TGAN icon indicating copy to clipboard operation
TGAN copied to clipboard

Add support for GPU and multiGPU

Open ManuelAlvarezC opened this issue 6 years ago • 7 comments

We should support GPU and multiGPU training and sampling, allowing to:

  • Select the desired behavior with a parameter
  • Select the best available option in case none is provided

EDIT

The required changes affect two scopes of the project:

  • During installation time: When installing the package we need to make the user choose between tensorflow and tensorflow-gpu and install it before proceding with the install of TGAN.

    • In README.md, we need to add a new subsection in Requirements called Tensorflow, en explaining that they need to install Tensorflow on their own, selecting between the two, and that in case of doubt they sould install the non-gpu.

    • In setup.py, we need to remove the tensorflow dependence on install_requires.

  • During execution time: When creating the instance of TGANModel, we should check at the gpu argument and depending on its value use one trainer or the other.

    • In tgan.trainer.MultiGPUTrainer:

      • Change the init signature, so the arguments follow the same order that GANTrainer (nr_gpu at the end)
      • Change the nr_gpu for gpus, that will expect a list of integers.
      • Adapt the rest of the method to the new format of gpus (lines 117, 120, 136, 142, 143)
    • In tgan.model.TGANModel:

      • Add a method get_gpus on TGANModel with the following code:
          from tensorflow.python.client import device_lib
      
          def get_gpus():
              return [x.locality.bus_id for x in device_lib.list_local_devices() if x.device_type == 'GPU']       
      
      • In TGANModel.init change the name of the argument gpu to gpus and on line 627 to:
          self.gpus = gpus or self.get_gpus()
          if self.gpus:
              os.environ['CUDA_VISIBLE_DEVICES'] = ','.join(list(map(str, self.gpus)))
      
      
      • Add a method get_trainer(self, input_queue) that will:

        • If self.gpus is longer than 1 return a new instance of MultiGPUTrainer, instantiated with self.gpus
        • In any other case, return a GANTrainer as in line 688
      • Replace line 688 with a call to the newly created get_trainer.

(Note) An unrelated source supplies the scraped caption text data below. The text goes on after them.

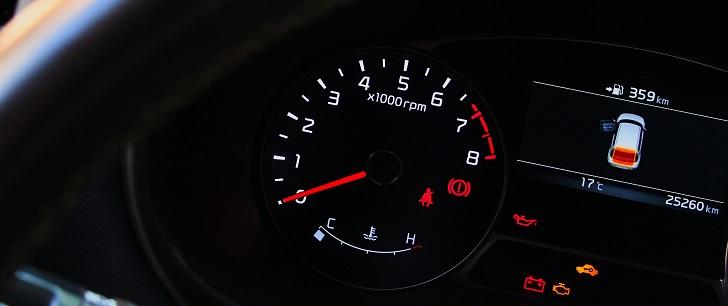 Le kilométrage le plus élevé pour une voiture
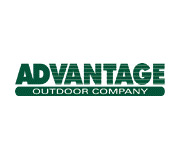 Advantageoutdoor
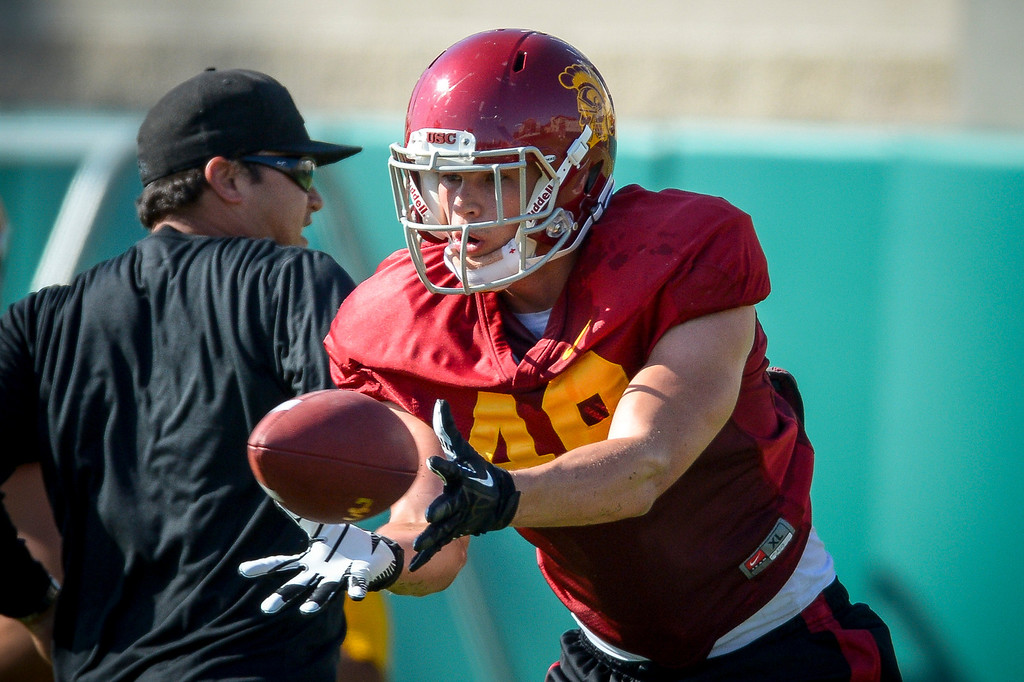 . USC�s Robby Kolanz pulls a pass during spring practice at USC Tuesday, April 15, 2014.  (Photo by David Crane/Los Angeles Daily News.)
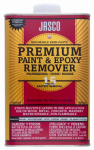 Barr The QJBP00202 1-Quart Premium Paint/Epoxy Remover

ManuelAlvarezC avatar May 06 '19 11:05 ManuelAlvarezC

Hi @ManuelAlvarezC, how is this going? I would like to train with TGAN, but that's kinda hard without GPU.

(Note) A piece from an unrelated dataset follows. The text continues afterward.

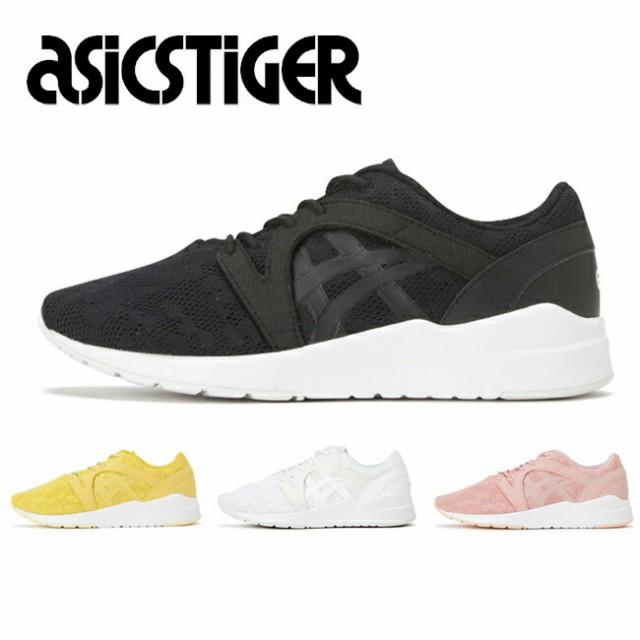 asicsTiger/アシックスタイガー スニーカー GEL-L...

Baukebrenninkmeijer avatar May 20 '19 08:05 Baukebrenninkmeijer

Hi @Baukebrenninkmeijer,

We are currently planning the next steps on the project, so I can't give you an exact answer. However, we are open to contributions :slightly_smiling_face:, so if you are interested, we can discuss here the implementation details.

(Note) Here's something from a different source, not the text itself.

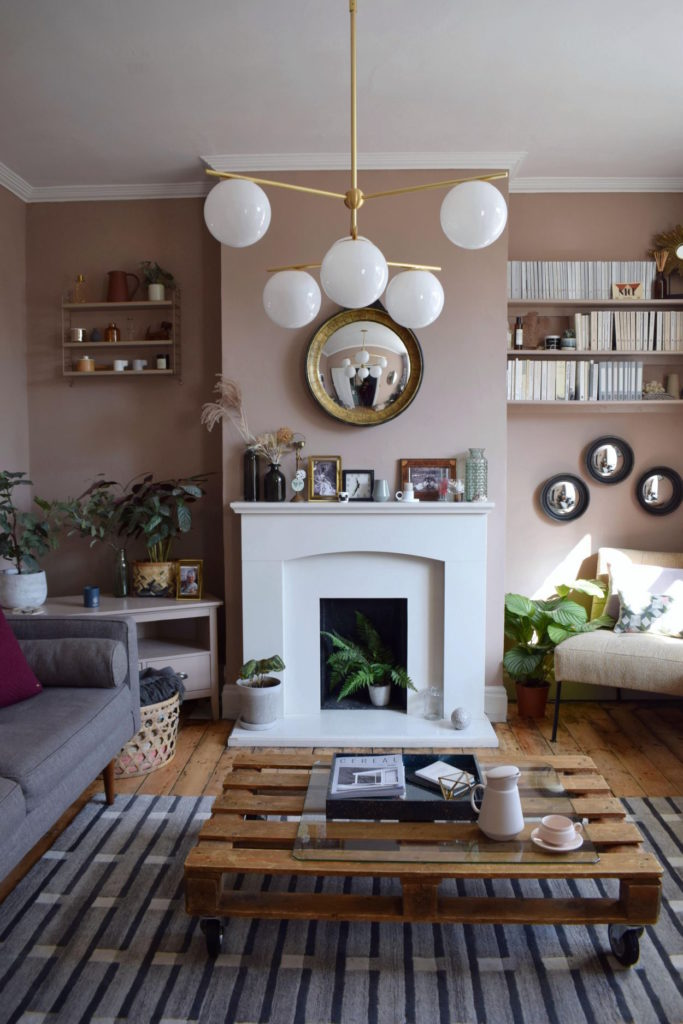 modern interior lighting ideas featured by top house flipping blog, The Inspiring Investment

ManuelAlvarezC avatar May 22 '19 15:05 ManuelAlvarezC

Hi @ManuelAlvarezC,

This is my first project with tensorpack, so I'm still getting used to working with it.

However, the current code already select the GPU automatically and has the option to pass a gpu='/gpu:0' paramater or alike. I had not seen this when I commented on the issue, so I'm wondering how the issue relates to these options already being available. I also saw code for a multi-GPU setup, which is also mentioned here.

Baukebrenninkmeijer avatar May 23 '19 08:05 Baukebrenninkmeijer

Hi @Baukebrenninkmeijer

This is my first project with tensorpack, so I'm still getting used to working with it.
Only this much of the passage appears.